遍界不曾蔵(へんかいかつてかくさず)
禅の中にある言葉で、とても深い言葉です。
遍界とは、全宇宙のことをさし、不曾蔵は隠していないという意味です。
この禅語は、全宇宙、つまり「世の中は何も隠してはいない」という意味になります。
世の中に存在するもの全て、太陽も、月も、川も、山も、全てあるがままの状態で存在しており、そこに何も隠し事など存在しません。
世の中で起こることも全て、真実は本来、隠れてはいないのです。
真実が見えなくなってしまっているのは、あらゆるものにとらわれてしまった私たちの心に原因があり、本来の真実が見えなくなってしまうのです。
世の中は非常にシンプルであるにも関わらず、私たち人間一人一人のこだわりや偏った心が複雑に絡み合い、相手を疑ったり、物事を信用できなくなったりと、本質を見失ってしまうのです。

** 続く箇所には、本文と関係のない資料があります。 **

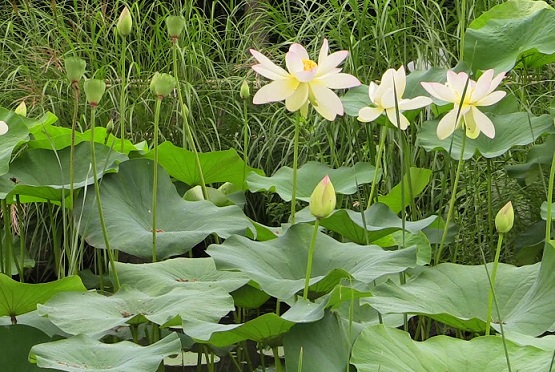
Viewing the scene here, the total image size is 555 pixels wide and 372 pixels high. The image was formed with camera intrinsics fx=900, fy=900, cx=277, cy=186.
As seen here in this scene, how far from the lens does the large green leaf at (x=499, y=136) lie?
164cm

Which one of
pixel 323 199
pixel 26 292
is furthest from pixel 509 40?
pixel 26 292

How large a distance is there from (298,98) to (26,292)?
446 mm

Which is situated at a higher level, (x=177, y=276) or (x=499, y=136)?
(x=499, y=136)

何が正しくて、何が正しくないのか?自分の偏りやこだわりで曇ってしまった心を晴らすことができれば、自然と真実は見えるようになっていきます。
他人の話だけを鵜呑みにせず、自分で、物事の本質を見て、感じて、見極める必要があります。
他人から聞いた話だけで、人や物のイメージを変えてしまった経験はありませんか?
「あの人は冷たい人」と聞けばあの人は冷たい人なんだといった認識をしてしまう。
これも偏りが原因です。真実を見失ってしまったがゆえに起こる現象です。
本人に会って話をしたわけでもなく、本人のことを何も知っているわけでもない。ただそう人に聞いただけ。
ある時本人と関わる機会があり話をしてみたところ、聞いていた人と、自分がイメージしていた人とは全然違った。
よくある話ですが、その人は今まで真実が見えていなかったということが、良くわかると思います。
何ごとにもとらわれず、物事を見ることができれば、真実など簡単に見えてくるもの。
そこに疑いや、余計な憶測などを持ってしまうから、分からなくなる。
「遍界不曾蔵」全てはあるがままであり、そこに何も隠し事はない。
もっとシンプルに、自分が感じたままを信じていけば、これから先、真実を見失うことはなくなるでしょう。